*EXCERPT TO READ:*
┌────────
Allow me to preface this article by saying that I’m not a terminal person. I don’t use Vim. I find sed, grep, and awk convoluted and counter-intuitive. I prefer seeing my files in a nice UI. Despite all that, I got into the habit of reaching for command-line interfaces (CLIs) when I had small, dedicated tasks to complete. Why? I’ll explain all of that below. In this article, you’ll also learn how to use a CLI tool named Miller to manipulate data from CSV, TSV and/or JSON files.
Why Use The Command Line?
Everything that I’m showing here can be done with regular code. You can load the file, parse the CSV data, and then transform it using regular JavaScript, Python, or any other language. But there are a few reasons why I reach out for command-line interfaces (CLIs) whenever I need to transform data:
Easier to read.
It is faster (for me) to write a script in JavaScript or Python for my usual data processing. But, a script can be confusing to come back to. In my experience, command-line manipulations are harder to write initially but easier to read afterward.
Easier to reproduce.
Thanks to package managers like Homebrew, CLIs are much easier to install than they used to be. No need to figure out the correct version of Node.js or Python, the package manager takes care of that for you.
Ages well.
Compared to modern programming languages, CLIs are old. They change a lot more slowly than languages and frameworks.
What Is Miller?
The main reason I love Miller is that it’s a standalone tool. There are many great tools for data manipulation, but every other tool I found was part of a specific ecosystem. The tools written in Python required knowing how to use pip and virtual environments; for those written in Rust, it was cargo, and so on.
On top of that, it’s fast. The data files are streamed, not held in memory, which means that you can perform operations on large files without freezing your computer.
As a bonus, Miller is actively maintained, John Kerl really keeps on top of PRs and issues. As a developer, I always get a satisfying feeling when I see a neat and maintained open-source project with great documentation.
Installation
Linux: apt-get install miller or Homebrew.
macOS: brew install miller using Homebrew.
Windows: choco install miller using Chocolatey.
└────────
*PROVIDED MATERIAL:*
┌────────
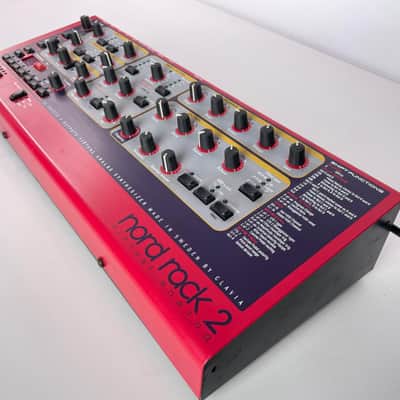 Nord Rack 2 16-Voice Rackmount Virtual Analog Synthesizer 1997 - 2003 - Red image 3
└────────
*ABOUT THIS TASK:*
Answer these from the Miller article:
1. What command does it give for installing Miller on Windows?
2. How does Miller handle data files so that large ones can be processed without freezing the computer?
3. Which package manager does it name as making CLIs much easier to install than they used to be?

*WRITTEN SOLUTION:*
1. choco install miller (using Chocolatey)
2. The data files are streamed, not held in memory.
3. Homebrew